Experimental and clinical studies indicate that preventing BC is a critical priority in women’ health. Screening programs have a significant impact on prognosis in BC because it is the key to change BC growth rates via early detection and screening to facilitate the treatment of BC. In the current study, women did not have sufficient knowledge and practice about screening activities related to BC before the training. After the training, scores in the BC, screening knowledge and CHBSM subscale scores were increased. BSE is a way that enables a woman to check her breast for changes such as lumps or thickenings. It is still considered a simple, noninvasive, inexpensive, affordable and accessible method for younger and high-risk women to discover early changes in their breasts. Awareness and education on breast health issues have been identified as a key component of early detection (37). Hence, training programs can increase the BC awareness and ensure the regular performance of BSE and MMG. In one study, barriers against implementation of BC screening methods in women were found to be related to the level of education and lack of adequate information about BC screening (38). Recent pre- and post-test research in Turkey (32) determined that the average knowledge level of women was significantly increased after completion of the planned training as compared to the pre-training level. Similarly, Avci and Gözüm (39) found that education was effective in changing health beliefs regarding BC screening. In the study conducted by Abd El-Hay, it was emphasized that MMG could reduce mortality rates for women aged 40 to 74 by 25%. However, previous studies (7, 40–43) reported that the rate of practicing MMG among women was low. MMG has been the “gold standard” thanks to the detection of BC at an early stage for decades. Previous studies showed that educational interventions had a significant impact on increasing the frequency of having MMG and positive attitudes toward MMG (44), BC knowledge and BC health beliefs (45).

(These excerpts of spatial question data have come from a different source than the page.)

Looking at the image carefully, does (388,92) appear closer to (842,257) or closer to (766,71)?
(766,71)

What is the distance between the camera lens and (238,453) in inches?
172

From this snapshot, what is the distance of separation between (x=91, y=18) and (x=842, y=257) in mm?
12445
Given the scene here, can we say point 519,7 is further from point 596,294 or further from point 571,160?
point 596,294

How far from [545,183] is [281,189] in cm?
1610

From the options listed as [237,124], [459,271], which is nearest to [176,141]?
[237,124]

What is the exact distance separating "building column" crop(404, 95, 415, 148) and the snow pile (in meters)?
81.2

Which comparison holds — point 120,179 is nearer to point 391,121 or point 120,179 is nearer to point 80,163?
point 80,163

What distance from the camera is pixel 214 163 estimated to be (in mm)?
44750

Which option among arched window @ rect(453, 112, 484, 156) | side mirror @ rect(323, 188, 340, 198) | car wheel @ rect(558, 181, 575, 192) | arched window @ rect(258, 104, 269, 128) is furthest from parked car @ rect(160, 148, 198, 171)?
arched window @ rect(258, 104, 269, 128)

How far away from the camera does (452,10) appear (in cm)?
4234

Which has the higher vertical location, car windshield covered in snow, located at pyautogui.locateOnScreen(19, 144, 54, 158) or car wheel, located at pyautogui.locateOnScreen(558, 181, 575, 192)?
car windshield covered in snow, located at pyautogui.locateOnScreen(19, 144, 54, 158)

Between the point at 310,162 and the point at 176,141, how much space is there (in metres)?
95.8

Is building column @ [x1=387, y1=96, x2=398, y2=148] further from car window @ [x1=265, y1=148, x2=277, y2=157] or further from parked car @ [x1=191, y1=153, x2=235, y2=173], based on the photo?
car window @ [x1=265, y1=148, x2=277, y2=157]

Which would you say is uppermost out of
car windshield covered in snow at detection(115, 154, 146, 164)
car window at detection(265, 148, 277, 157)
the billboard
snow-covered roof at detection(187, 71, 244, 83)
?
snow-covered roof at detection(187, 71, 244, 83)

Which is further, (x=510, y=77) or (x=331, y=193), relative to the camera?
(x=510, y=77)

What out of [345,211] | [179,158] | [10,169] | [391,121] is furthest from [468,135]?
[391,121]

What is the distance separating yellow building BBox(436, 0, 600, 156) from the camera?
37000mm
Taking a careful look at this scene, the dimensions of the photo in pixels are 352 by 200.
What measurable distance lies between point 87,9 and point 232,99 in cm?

In the current study, women’ health beliefs post-test scores after the training were increased significantly in all dimensions compared to the pre-test scores.
Women’s education level and BC screening knowledge score and BSE practice were significantly associated with perceived susceptibility, perceived benefit, perceived self-efficacy and health motivation subscales of the CHBMS. No significant associations were found with the barrier subscale. Previous studies have shown that knowledge is also an important element in the health beliefs and health beliefs have a significant impact on acquiring positive health behaviors (22, 39). Therefore, accurate information clears the way for the development of health beliefs and has been associated with an increased rate of using the screening methods (6, 28, 36, 40, 45).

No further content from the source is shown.